LA TÊTE DE LA FOURMI
Même la rose
possède une intelligence
Écoutez ! Ce n’est pas une plaisanterie.
Il y a une intelligence dans la rose.
Dans l’épi de blé.
Dans le chêne, quand bien même l’intelligence en question serait aussi peu délicate qu’est massif le tronc de cet arbre.
Le mouvement de l’héliotrope qui se tord pour se tourner vers le soleil ne diffère pas beaucoup de celui de l’abeille voletant vers les prés pour butiner son nectar, ni de celui, conscient, de l’homme qui, défiant le danger, s’élance dans les airs pour une noble mission.
Il existe entre les trois un lien vital, un enchaînement continu. La seule différence est une différence de degré.
Aussi élémentaire soit-il, le mouvement de l’héliotrope est le fruit d’une intelligence.
Mais qu’est-ce que l’intelligence ?
C’est la faculté de se comporter en s’adaptant au milieu.
En quelques mots très simples, c’est la faculté d’adopter, à tout instant, l’attitude la mieux appropriée à la vie.
C’est ce que fait la fleur lorsqu’elle tourne ses feuilles vers la lumière : son mouvement dénote une intelligence.
L’intelligence n’est donc pas une nouveauté pour l’homme. Elle existe chez tous les êtres vivants. L’unique différence est que l’être humain dispose de moyens plus abondants pour adapter son comportement et poursuivre les buts qu’il se fixe. Comme il est une créature complexe, il possède des organes variés dont chacun a une fonction spécifique bien définie : deux mains, dix doigts, une langue pour parler, deux yeux pour voir, deux oreilles d’une grande acuité auditive, un épiderme très sensible, un nez pour sentir…autant d’organes à la disposition de la raison.
L’homme est un animal féodal possédant dix mille hectares d’aptitudes et des immeubles entiers de nerfs et de sens très affinés.
Mais il se fait injustice à lui-même, tout comme il est injuste à l’égard des autres créatures, lorsqu’il se considère comme l’unique être doué de raison. C’est là une prétention féodale qui tient de la fable et n’a aucun fondement dans la réalité.
La raison est enfouie au cœur du monde vivant tout entier.
Dès le premier soupçon de vie dans la misérable amibe unicellulaire, l’activité de ce protozoaire trahit déjà la précaution, la fourberie, la malice et la mauvaise intention qui se cachent dans l’être humain. Rien de nouveau en l’homme.
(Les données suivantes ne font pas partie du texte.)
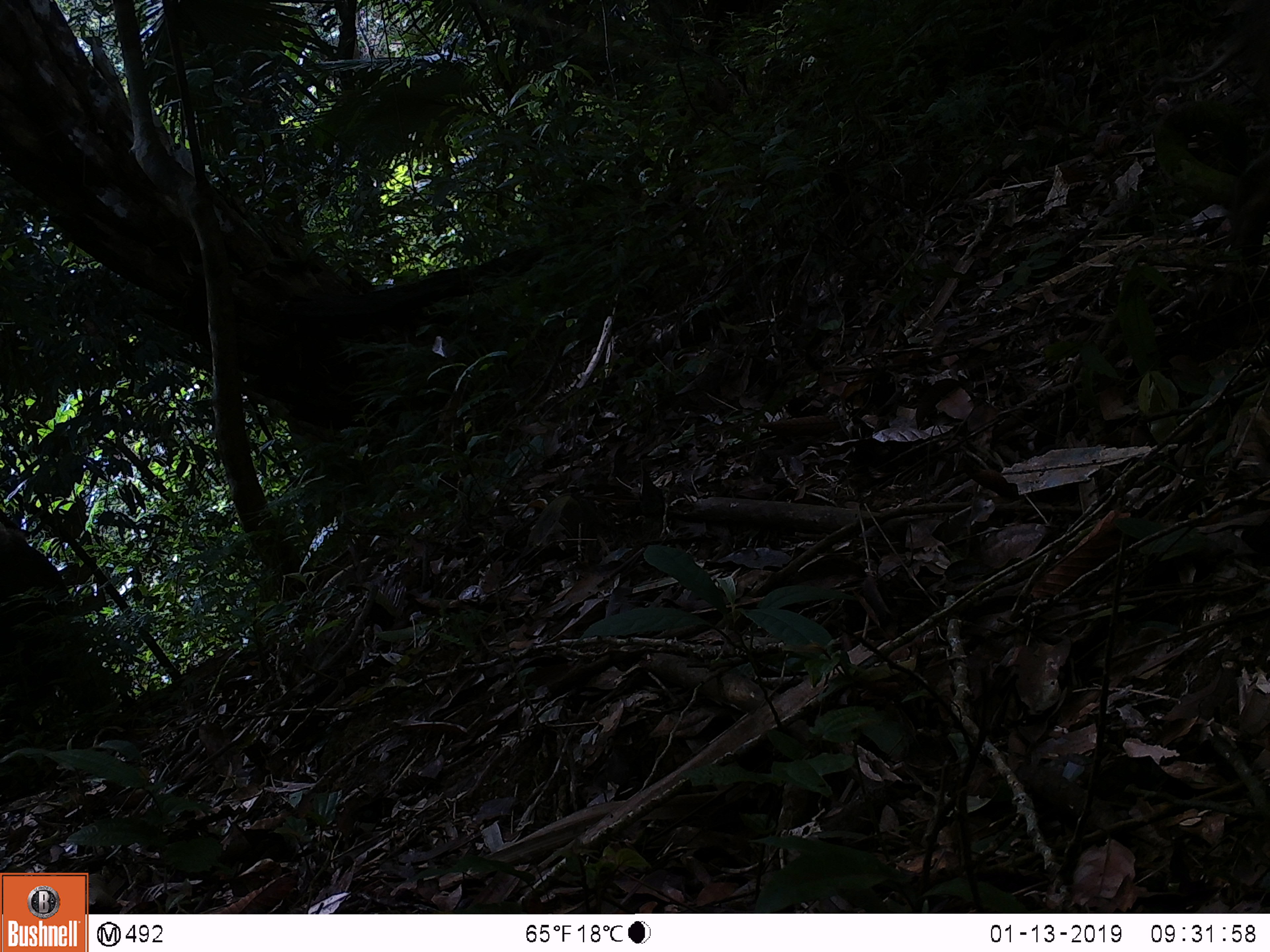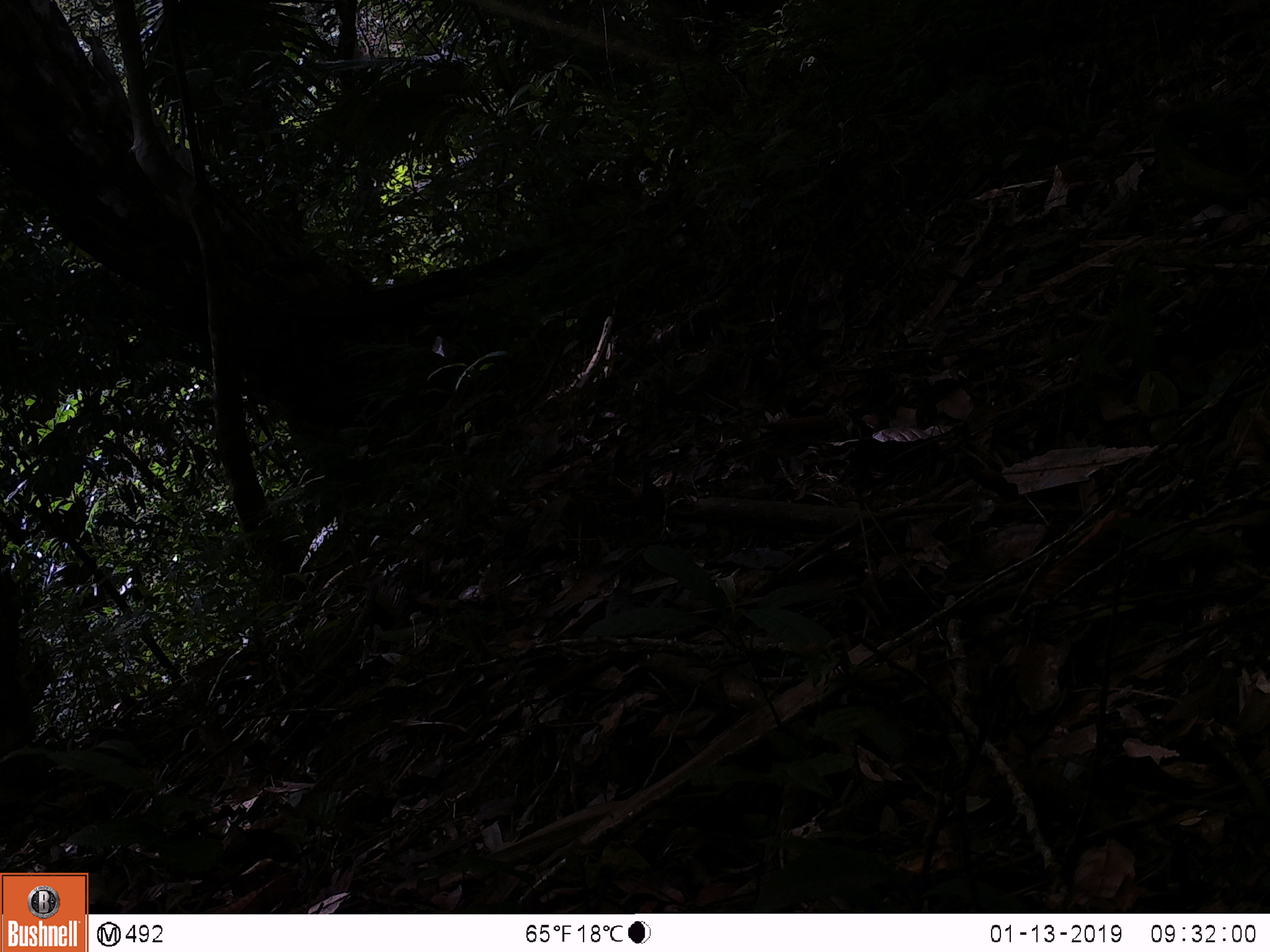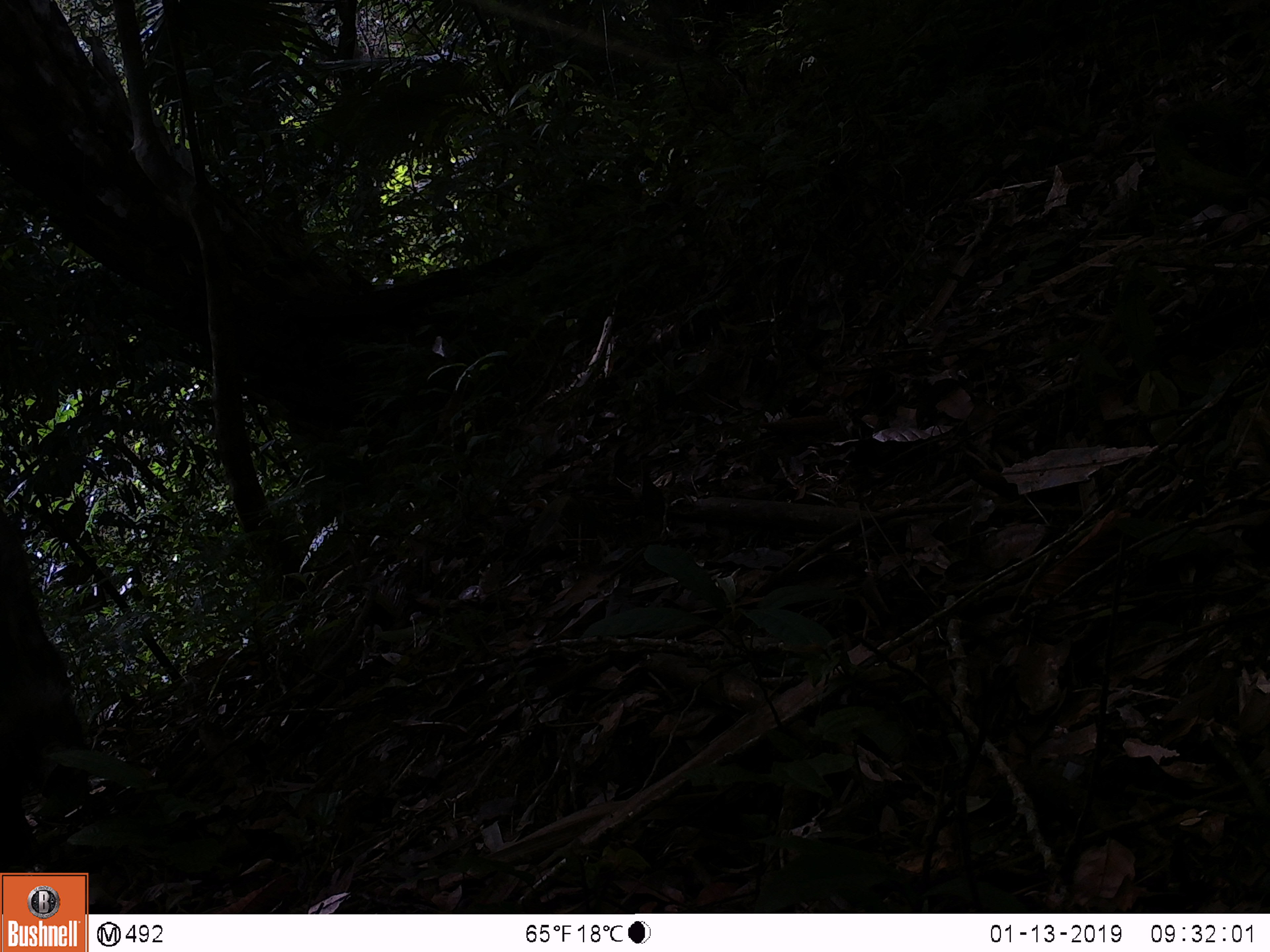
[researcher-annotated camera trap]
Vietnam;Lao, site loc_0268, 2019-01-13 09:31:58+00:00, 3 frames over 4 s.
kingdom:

Seulement un aboutissement…
Et l’âme ?
Qu’est-elle ?
Que sont les instincts ?
Ce sont, au point de départ, des impulsions portant l’animal à préserver sa vie et à rechercher sa pâture : la faim, la soif et l’instinct sexuel qui le poussent à manger, boire, s’accoupler et se reproduire.
Là précisément se trouve l’origine des multiples pulsions humaines : avidité, peur, appréhension, colère, haine, amour… Elles aussi sont des avertisseurs des besoins corporels urgents et indispensables.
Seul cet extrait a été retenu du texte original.